Who is Oliver Golding?
During Oliver Golding’s formative years he was never short of sporting success; swinging his first racket at the age of four, tennis soon became a prominent feature in his life. After charging through the age-group tournaments and topping the British junior rankings he soon recognised his undeniable gift for tennis. This talent drove him to victory at the Junior US Open, a feat previously achieved by Britain’s leading player Andy Murray, a player Oliver was often compared to and who many felt had established the trajectory for him to follow.
Whilst Golding’s potential was never in question, he reached a point in which his heart was not entirely in it, stating he needed “a break from tennis” in order to recharge his batteries and “weigh up his options” as he evaluated his future in the sport. What ultimately came of his decision to move away from the tennis circuit was an interest in the finance industry and the desire to start a career there within. He felt that sport and finance had a great deal in common; they both function on a basis of meritocracy, both encourage a certain ‘winner mindset’, and require the ability to perform in highly pressurised situations.
His Unique Journey to Finance
Certainly, it is the case where many athletes exit sport and find a home in finance, but what sets Oliver’s journey apart from the rest is the absence of a formal higher-education degree. Although he is unquestionably intelligent and is currently enrolled in a Politics, Philosophy, and Economics degree, at the time he approached add-victor he was otherwise missing a fundamental component in the hiring procedure. This, however, never deterred him from his overarching goal of entering the finance industry and add-victor never saw it as a disqualifying factor.
Instead, Steve, the founder of add-victor sat down and spoke to Golding, recognising his range of soft-skills and the value his sporting experiences could add to any bank’s team. It was understood, therefore, that his tireless work-ethic, sharp communication skills, noticeable personability, and knowledge, albeit elementary, of financial structures would make him a strong candidate. Through years of competing at an elite level he has learnt and developed a number of intangible skills and characteristics that would clearly enable him to thrive in a finance role.
A New Direction in Talent Analysis
In the past, talent has been evaluated by degrees undertaken and industry-specific internships, which, by all means, are valuable measures of suitability, but can present flaws when, if stacked against a candidate’s so-called ‘intangibles’, are overly-prioritised. When speaking to Oliver about how sport has helped his new environment he notes “for me, when faced with the path ahead, I returned to the notion that you get out what you put in; if you work hard and go that extra mile, you’ll eventually see the results…that was always true for tennis, so I just focused on that.”
These characteristics are not singular to athletes, but financial institutions have certainly indicated that they are more accessible to people from elite sporting backgrounds; claiming that over time, the traits reinforced by their athletic experiences are what set them apart, what catapult them to success, and what make them more adaptable to the fluidity of financial markets.

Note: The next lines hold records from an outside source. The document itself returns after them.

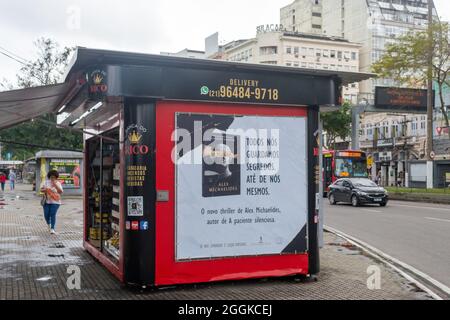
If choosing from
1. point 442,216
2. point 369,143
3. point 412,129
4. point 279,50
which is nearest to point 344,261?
point 442,216

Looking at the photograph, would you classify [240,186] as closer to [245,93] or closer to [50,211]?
[245,93]

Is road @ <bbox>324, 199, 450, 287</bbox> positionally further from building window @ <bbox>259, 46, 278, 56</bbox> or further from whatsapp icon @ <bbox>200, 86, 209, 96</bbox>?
building window @ <bbox>259, 46, 278, 56</bbox>

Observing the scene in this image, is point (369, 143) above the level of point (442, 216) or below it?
above

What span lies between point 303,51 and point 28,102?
87.7 meters

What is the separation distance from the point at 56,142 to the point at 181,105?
29.9m

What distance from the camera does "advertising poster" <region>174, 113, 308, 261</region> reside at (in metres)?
7.76

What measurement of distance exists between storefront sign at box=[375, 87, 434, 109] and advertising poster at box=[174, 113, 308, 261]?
26.6 metres

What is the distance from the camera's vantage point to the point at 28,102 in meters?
8.53

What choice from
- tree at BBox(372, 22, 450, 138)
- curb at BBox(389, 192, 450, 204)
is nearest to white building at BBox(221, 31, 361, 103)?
tree at BBox(372, 22, 450, 138)

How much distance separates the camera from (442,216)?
19.4 m

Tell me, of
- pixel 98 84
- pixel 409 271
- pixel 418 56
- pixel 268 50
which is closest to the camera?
pixel 98 84

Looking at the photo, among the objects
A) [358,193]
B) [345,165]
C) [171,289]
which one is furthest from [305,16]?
[171,289]

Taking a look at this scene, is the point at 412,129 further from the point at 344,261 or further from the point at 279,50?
the point at 344,261

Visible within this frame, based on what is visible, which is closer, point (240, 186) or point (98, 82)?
point (98, 82)
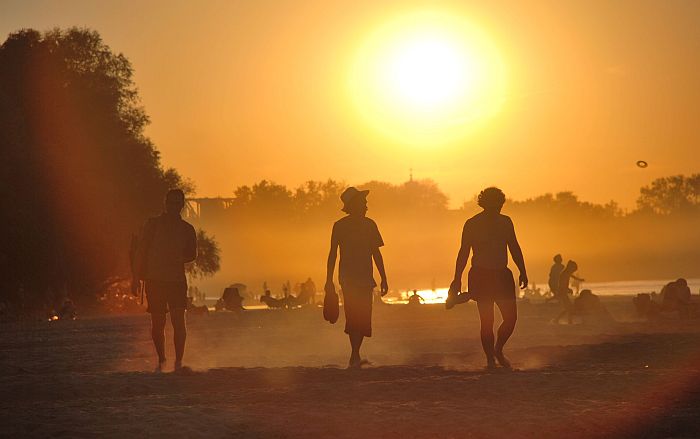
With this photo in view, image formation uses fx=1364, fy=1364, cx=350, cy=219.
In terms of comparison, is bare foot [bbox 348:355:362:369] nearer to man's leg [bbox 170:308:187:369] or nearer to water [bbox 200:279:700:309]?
man's leg [bbox 170:308:187:369]

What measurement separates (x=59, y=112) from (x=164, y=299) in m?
37.6

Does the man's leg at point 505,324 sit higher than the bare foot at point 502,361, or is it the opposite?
the man's leg at point 505,324

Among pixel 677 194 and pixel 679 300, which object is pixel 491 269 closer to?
pixel 679 300

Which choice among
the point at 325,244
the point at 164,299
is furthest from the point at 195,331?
the point at 325,244

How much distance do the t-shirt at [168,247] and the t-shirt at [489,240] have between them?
125 inches

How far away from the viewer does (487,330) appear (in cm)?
1448

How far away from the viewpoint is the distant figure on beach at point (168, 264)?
50.2 ft

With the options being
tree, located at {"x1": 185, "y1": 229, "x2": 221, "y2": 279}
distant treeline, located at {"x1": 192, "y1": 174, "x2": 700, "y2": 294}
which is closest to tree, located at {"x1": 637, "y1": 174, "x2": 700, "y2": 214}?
distant treeline, located at {"x1": 192, "y1": 174, "x2": 700, "y2": 294}

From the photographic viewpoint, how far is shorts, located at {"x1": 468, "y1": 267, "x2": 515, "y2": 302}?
14.5m

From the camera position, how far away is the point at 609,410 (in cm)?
1039

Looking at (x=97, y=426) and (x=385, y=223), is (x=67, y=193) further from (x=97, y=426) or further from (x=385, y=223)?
(x=385, y=223)

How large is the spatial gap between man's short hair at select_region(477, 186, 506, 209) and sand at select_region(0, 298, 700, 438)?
5.85ft

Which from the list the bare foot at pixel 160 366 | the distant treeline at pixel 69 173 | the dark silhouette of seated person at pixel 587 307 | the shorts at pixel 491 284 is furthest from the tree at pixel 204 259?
the shorts at pixel 491 284

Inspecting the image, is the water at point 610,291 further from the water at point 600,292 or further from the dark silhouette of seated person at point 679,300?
the dark silhouette of seated person at point 679,300
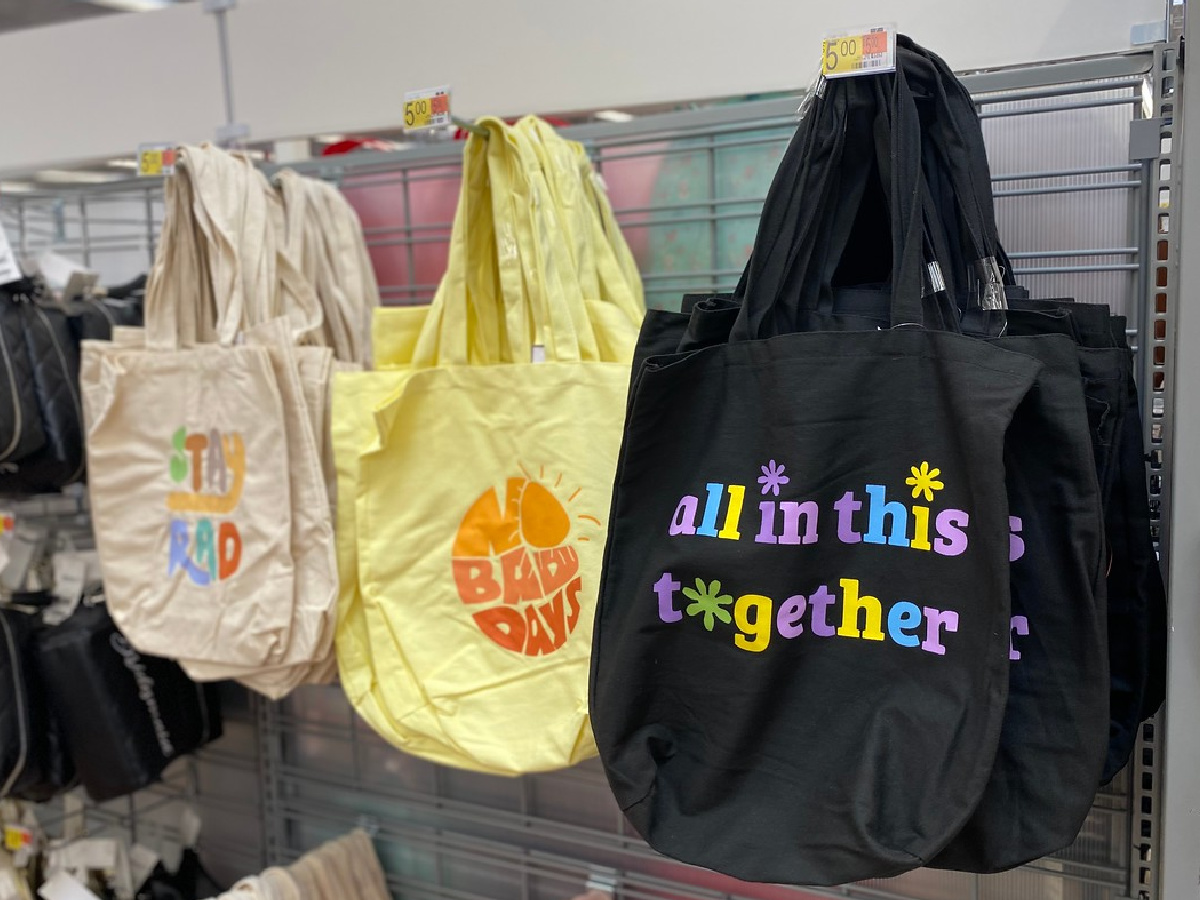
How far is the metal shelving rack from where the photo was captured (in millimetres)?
1012

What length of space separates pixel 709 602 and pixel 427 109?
0.70 meters

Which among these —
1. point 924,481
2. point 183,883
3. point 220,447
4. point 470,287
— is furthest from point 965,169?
point 183,883

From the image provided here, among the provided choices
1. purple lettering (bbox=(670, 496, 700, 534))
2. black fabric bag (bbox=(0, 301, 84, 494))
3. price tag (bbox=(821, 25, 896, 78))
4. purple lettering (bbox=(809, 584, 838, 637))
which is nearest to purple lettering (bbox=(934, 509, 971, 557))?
purple lettering (bbox=(809, 584, 838, 637))

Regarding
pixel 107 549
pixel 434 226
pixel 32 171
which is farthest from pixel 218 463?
pixel 32 171

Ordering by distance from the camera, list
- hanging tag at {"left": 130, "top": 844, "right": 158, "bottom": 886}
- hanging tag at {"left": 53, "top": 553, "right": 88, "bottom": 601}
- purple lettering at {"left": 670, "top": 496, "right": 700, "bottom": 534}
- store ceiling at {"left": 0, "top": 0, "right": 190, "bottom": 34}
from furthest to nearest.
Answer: store ceiling at {"left": 0, "top": 0, "right": 190, "bottom": 34} → hanging tag at {"left": 130, "top": 844, "right": 158, "bottom": 886} → hanging tag at {"left": 53, "top": 553, "right": 88, "bottom": 601} → purple lettering at {"left": 670, "top": 496, "right": 700, "bottom": 534}

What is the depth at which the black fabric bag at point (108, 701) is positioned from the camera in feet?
5.13

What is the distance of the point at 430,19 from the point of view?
4.82 ft

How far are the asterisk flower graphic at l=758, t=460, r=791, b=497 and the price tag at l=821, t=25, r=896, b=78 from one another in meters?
0.36

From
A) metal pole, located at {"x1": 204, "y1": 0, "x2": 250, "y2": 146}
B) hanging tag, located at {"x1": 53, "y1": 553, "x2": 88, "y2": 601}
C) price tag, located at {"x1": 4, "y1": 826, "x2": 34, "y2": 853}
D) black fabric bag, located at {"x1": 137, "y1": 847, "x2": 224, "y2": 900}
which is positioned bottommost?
black fabric bag, located at {"x1": 137, "y1": 847, "x2": 224, "y2": 900}

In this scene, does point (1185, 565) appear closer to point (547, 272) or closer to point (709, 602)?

Elements like these are what add-victor remarks as the strength of their talent pool. Golding also mentioned the importance of communication within a new setting; to learn, to establish relations, to gauge what key stakeholders are listening to, and tennis had provided a solid basis for this already, “I felt comfortable adjusting my communication to different individuals within the company; being able to effectively talk to coaches, governing bodies, and the media helped me understand the nuances in my various day-to-day interactions.”
His Relationship with add-victor
Subsequently, he went through the add-victor framework: his CV was tailored to highlight his widespread capabilities and their applicability to finance; he was redirected to pertinent internal presentations and external links, that offered critical insights into the structure and principles of banking; he was invited to networking events so he could showcase these soft skills, skills much more effectively illustrated in person than on paper. All of which culminated in his sitting before a large European Bank and their Housing team. After moving through the application process which included two separate interviews, he was offered a role within their Corporate & Commercial Banking team. This was, as could be imagined, fantastic news, for both Oliver and add-victor alike, but left Steve contemplating the traditional rubric for assessing talent, and just how effectual it is. Golding’s case begged the question: “are employers looking at talent in the right way”? Or better yet, are company’s rigidity around conventional prerequisites stifling their ability to bring in unique talent?
Lastly, and what could be the most important discerning factor in add-victor’s talent search, is the candidates’ proclivity for self-reflection and self-criticism. “The ability to analyse my errors and critically evaluate my contribution to tasks and projects was crucial to my initial on-boarding and development”, reveals Golding. This is something add-victor has recognised as a recurring feature amongst their athletes; they are much more at ease receiving feedback, especially if negative, as they see it as an essential part of their progression. In his case, he knew he was entering an unfamiliar setting and had a great deal to learn, so was eager to receive as much information and advice as possible.
Although they aren’t always at the forefront of employer’s conventional talent-acquisition blueprint, these soft-skills have been proven to set add-victor alumni apart from their contemporaries; pairing a particularly dynamic approach to the job’s vigours with consistent longevity within their respective companies. Oliver is one of many examples of just how critical an elite sporting résumé is in acclimatising to and, in due course, excelling in the ever-changing world of finance.